[Caption-style text data]

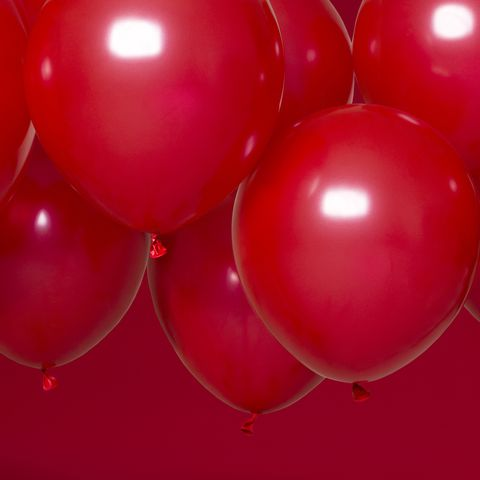 close up of red balloons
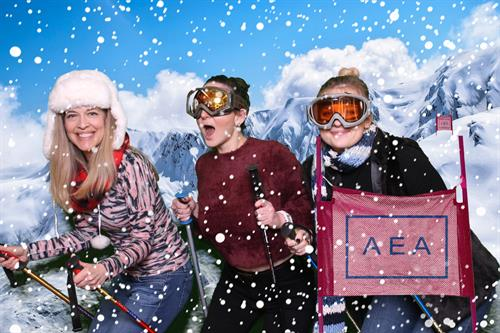 Green screen technology transports guests to a ski racing course with branded flags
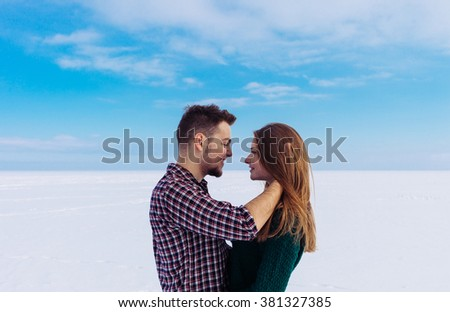 Romantic young couple on the snowy white river surface under beautiful blue sky.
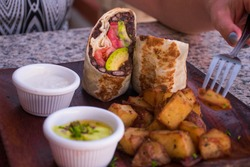 somebody has put their fork into a tasty vegan plate. The dish is a bean burrito served with sauteed potatoes and a green salad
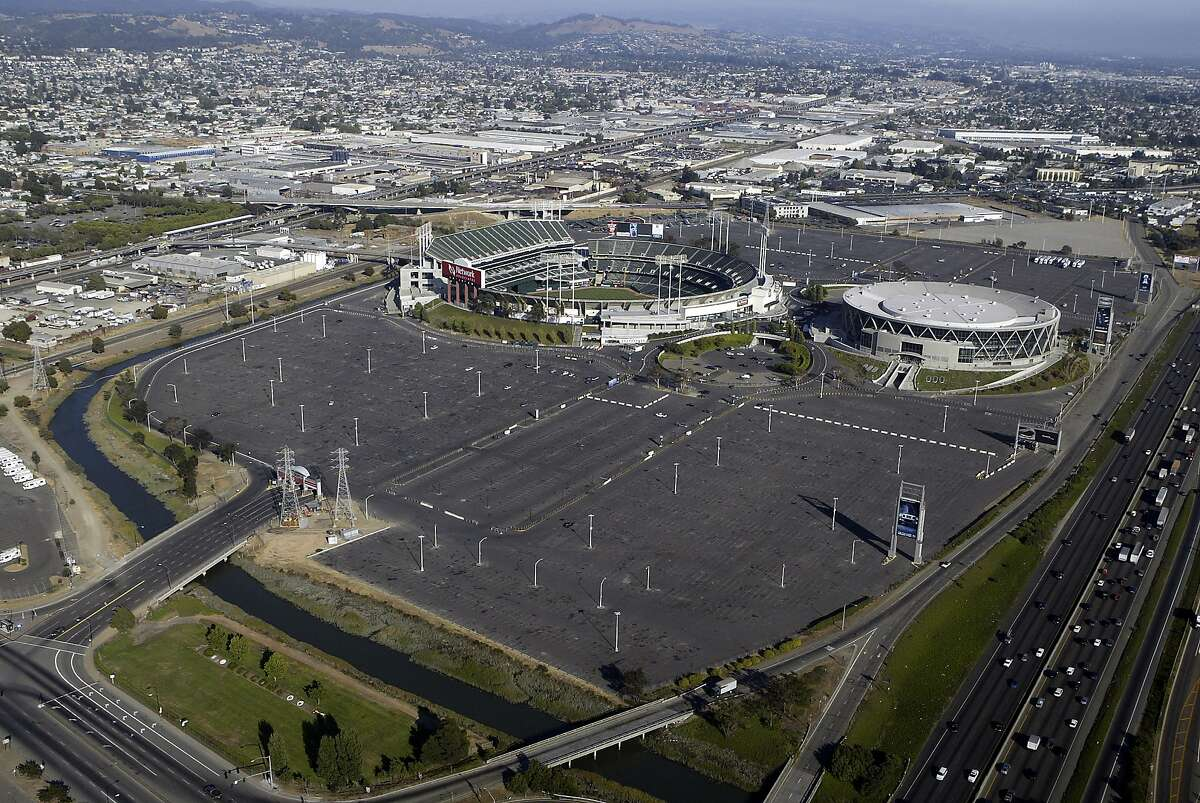 Oakland Coliseum and Oracle Arena with parking lots.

Exercise prompt:
Restate word for word, and only, the lines from the line that contains "Green screen technology" through the end of the data, both included; pictures are not part of the copy.

Answer section:
 Green screen technology transports guests to a ski racing course with branded flags
 Romantic young couple on the snowy white river surface under beautiful blue sky.
 somebody has put their fork into a tasty vegan plate. The dish is a bean burrito served with sauteed potatoes and a green salad
 Oakland Coliseum and Oracle Arena with parking lots.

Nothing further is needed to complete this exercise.